The italicized keywords MUST, MUST NOT, SHOULD, SHOULD NOT, and MAY specify certain aspects of the normative behavior of OWL 2 tools, and are interpreted as specified in RFC 2119 [RFC 2119].

2 Mapping from the Structural Specification to RDF Graphs

This section defines a mapping of an OWL 2 ontology O into an RDF graph T(O). The mapping is presented in three parts. Section 2.1 shows how to translate axioms that do not contain annotations, Section 2.2 shows how to translate annotations, and Section 2.3 shows how to translate axioms containing annotations.

2.1 Translation of Axioms without Annotations

Table 1 presents the operator T that maps an OWL 2 ontology O into an RDF graph T(O), provided that no axiom in O is annotated. The mapping is defined recursively; that is, the mapping of a construct often depends on the mappings of its subconstructs, but in a slightly unusual way: if the mapping of a construct refers to the mapping of a subconstruct, then the triples generated by the recursive invocation of T are added to the graph under construction, and its main node is used in place of the invocation itself.

The definition of the operator T uses the operator TANN in order to translate annotations. The operator TANN is defined in Section 2.2. It takes an annotation and an URI reference or a blank node and produces the triples that attach the annotation to the supplied object.

In the mapping, each generated blank node (i.e., each blank node that does not correspond to an anonymous individual) is fresh in each application of a mapping rule. Furthermore, the following conventions are used in this section to denote different parts of OWL 2 ontologies:

OP denotes an object property;
OPE denotes an object property expression;
DP denotes a data property;
DPE denotes a data property expression;
PE denotes an object or a data property expression;
AP denotes an annotation property;
C denotes a class;
CE denotes a class expression;
DT denotes a datatype;
DR denotes a data range;
U denotes a URI;
F denotes a constraining facet;
a denotes an individual (named or anonymous);
*:a denotes a named individual;
lt denotes a literal;
as denotes an annotation source; and
av denotes an annotation value.

In this section, T(SEQ y₁ ... y_n) denotes the translation of a sequence of objects from the structural specification into an RDF list, as shown in Table 1.

Table 1. Transformation to Triples
Element E of the Structural Specification	Triples Generated in an Invocation of T(E)	Main Node of T(E)

(Work instructions):
• A. In the OWL 2 mapping excerpt, how many parts is the mapping presented in?
• B. Rewrite the OWL 2 mapping excerpt starting at "2.1 Translation of" and ending at "the invocation itself.", putting "function" in place of "operator".

(Data segment):
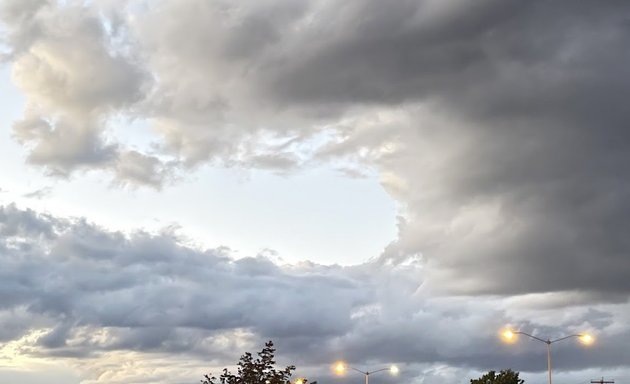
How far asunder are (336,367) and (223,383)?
30215 mm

(The answers):
• A. Three parts.

• B.
2.1 Translation of Axioms without Annotations

Table 1 presents the function T that maps an OWL 2 ontology O into an RDF graph T(O), provided that no axiom in O is annotated. The mapping is defined recursively; that is, the mapping of a construct often depends on the mappings of its subconstructs, but in a slightly unusual way: if the mapping of a construct refers to the mapping of a subconstruct, then the triples generated by the recursive invocation of T are added to the graph under construction, and its main node is used in place of the invocation itself.